Question

If alpha and beta are zeros of x²-x-2, find a polynomial whose zeros are 3alpha+1 and 3beta+1

Answer 1

P(x) = x² - x -2

0 = x² - x - 2

Here a = 1 , b = -1 and c = -2

D = b² - 4ac

D = (-1)² - 4 × 1 × -2

D = 1 + 8

D = 9

$\boxed{\sf x = \frac{ - b \: \ \pm \sqrt{discriminant} }{2a} }$

$\alpha = \frac{ - ( - 1) + \sqrt{9} }{2 \times 1}$

$\implies\alpha = \frac{1 + 3}{2}$

$\implies \: \alpha = \frac{4}{2}$

$\implies \: \boxed{ \sf\alpha = 2}$

$\beta = \frac{ - ( - 1) - \sqrt{9} }{2 \times 1}$

$\implies \: \beta = \frac{1 - 3}{2}$

$\implies \: \beta = \frac{ - 2}{2}$

$\implies \: \boxed{ \sf{ \beta = - 1}}$

$3 \alpha + 1 = 3 \times 2 + 1 \\ = 6 + 1 \\ = 7$

$3 \beta + 1 = 3( - 1) + 1 \\ = - 3 + 1 \\ = - 2$

So , the roots of the new equation should be 7 and -2 .

::::

§ **Problem statement**: Decide whether each statement agrees with the worked solution, and back each yes or no with the deciding words quoted from it. 1. The discriminant of the given polynomial comes out to 9. 2. The solution takes the coefficient b to be 1. 3. The roots found for the new equation are 7 and 2. The records further down come from a separate source.

§ **Supplied data**:
::::

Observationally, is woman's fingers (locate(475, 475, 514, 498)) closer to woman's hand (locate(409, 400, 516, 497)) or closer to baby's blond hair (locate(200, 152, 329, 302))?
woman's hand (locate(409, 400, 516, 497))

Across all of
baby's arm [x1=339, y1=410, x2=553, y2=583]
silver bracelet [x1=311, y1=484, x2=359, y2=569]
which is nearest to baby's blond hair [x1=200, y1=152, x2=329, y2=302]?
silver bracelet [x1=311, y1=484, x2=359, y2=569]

::::

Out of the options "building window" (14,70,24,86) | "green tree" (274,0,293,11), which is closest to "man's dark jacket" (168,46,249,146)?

::::

§ **Exercise output**:
1. Yes: "D = 9"
2. No: "b = -1"
3. No: "the roots of the new equation should be 7 and -2"